Play Video This factor could help push stocks back into rally mode
The man who called the latest sell-off believes earnings hold the key to saving the year's historic rally.
According to Ned Davis Research's Ed Clissold, the market is going through a panic reaction due to a change in the Federal Reserve's posture on interest rates.
Yet he also believes the damage will ultimately be contained by strong quarterly earnings and guidance.
"Currently, expectations are for 12 percent S&P 500 operating EPS [earnings per share] growth for 2019. That's down from 26 percent this year. If we end up around 12 percent, I think the market will be just fine," Clissold, the firm's chief U.S. strategist, said on CNBC's "Futures Now" last week.
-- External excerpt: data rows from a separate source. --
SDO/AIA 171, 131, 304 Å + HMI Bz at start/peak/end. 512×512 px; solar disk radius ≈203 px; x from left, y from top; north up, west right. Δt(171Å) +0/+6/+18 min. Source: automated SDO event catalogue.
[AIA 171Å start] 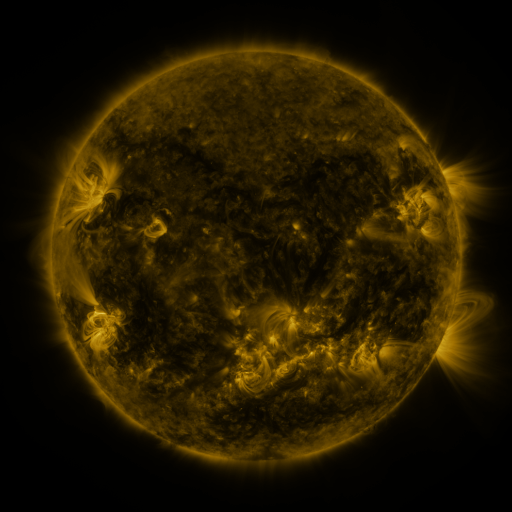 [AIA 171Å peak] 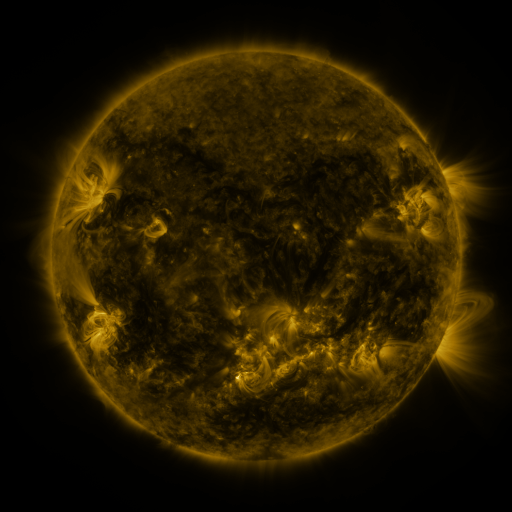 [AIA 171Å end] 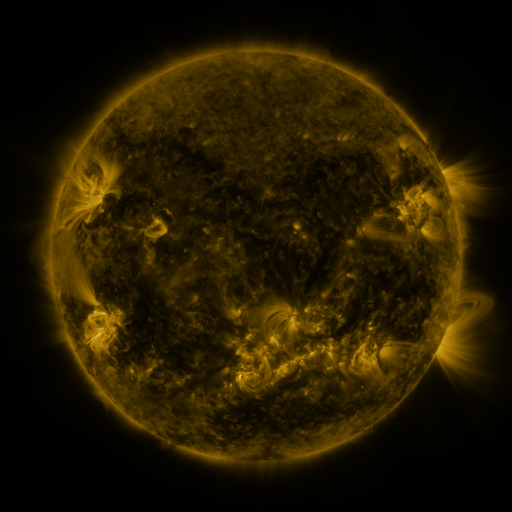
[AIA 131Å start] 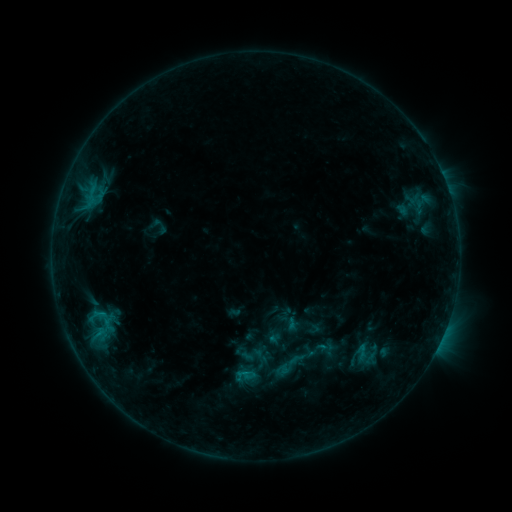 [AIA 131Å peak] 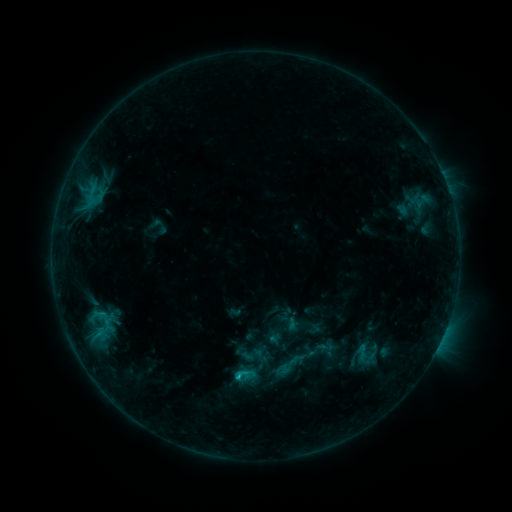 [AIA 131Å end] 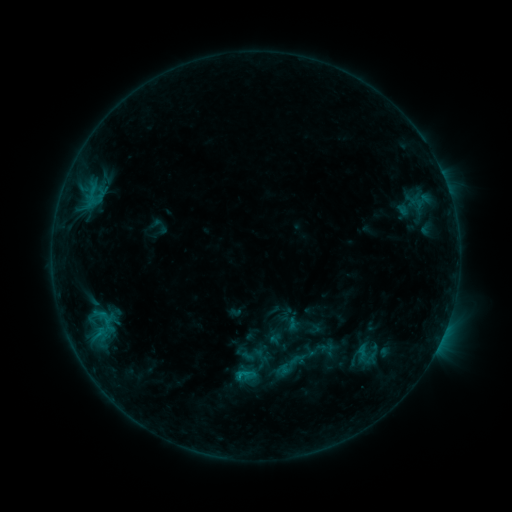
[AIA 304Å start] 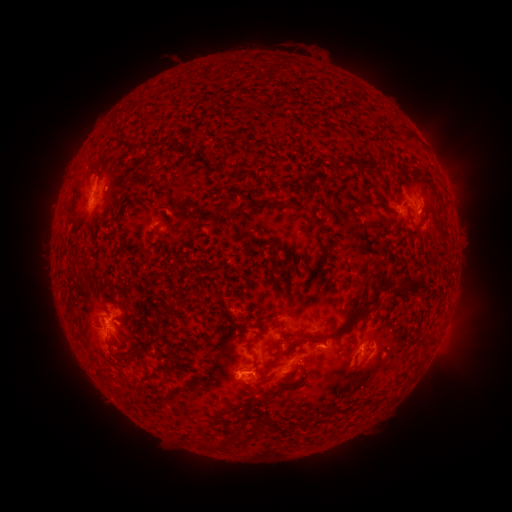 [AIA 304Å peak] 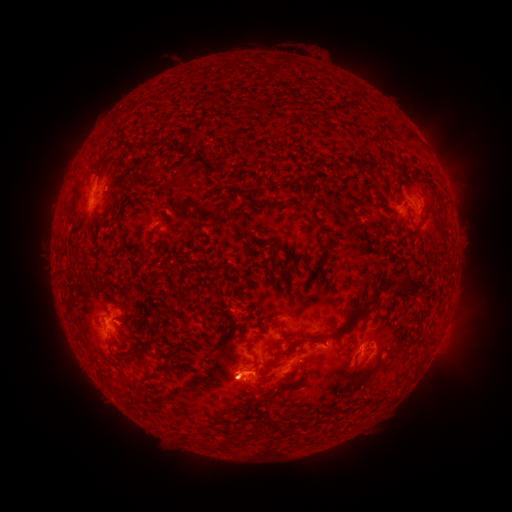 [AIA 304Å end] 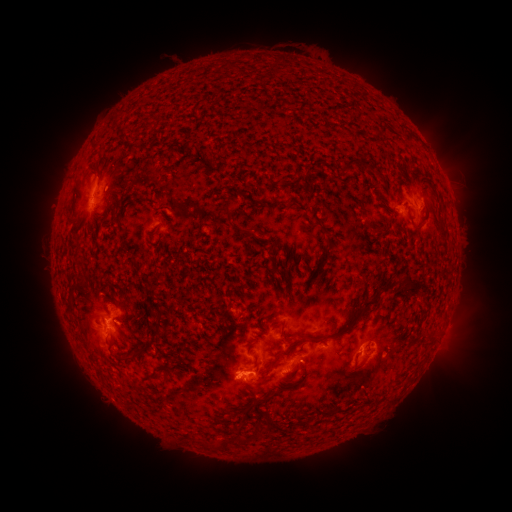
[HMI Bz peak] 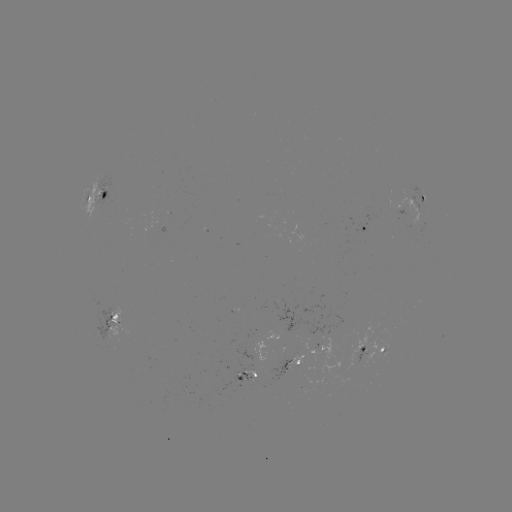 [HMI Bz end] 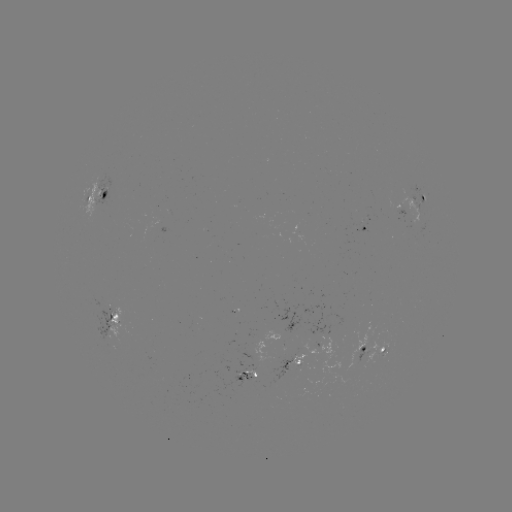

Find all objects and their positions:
B9.6 flare: (240, 373)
He added: "We still think we can get a year-end rally once we get through this weakness here."
His thoughts came Thursday as the major stock market indexes fell sharply. By Friday, the Dow and S&P 500 rebounded, but it wasn't enough to pull the indexes back into positive territory for the week. Both indexes are down more than 4 percent in the last five sessions.
Clissold predicted the markets were vulnerable to a 5 to 10 percent pullback on "Futures Now' about a month ago. He cited seasonal weakness along with geopolitical concerns for the weakness, but contended stocks would recover strongly before year's end.
"Certainly, it's a volatile time," he said, adding that stocks weren't quite out of the woods yet in a special note to CNBC on Friday.
"After such severe selling, there is almost always a retest. We will be watching for signs of a successful retest in the coming days, namely fewer stocks leading to the downside as the popular averages approach or even breach the lows," Clissold wrote.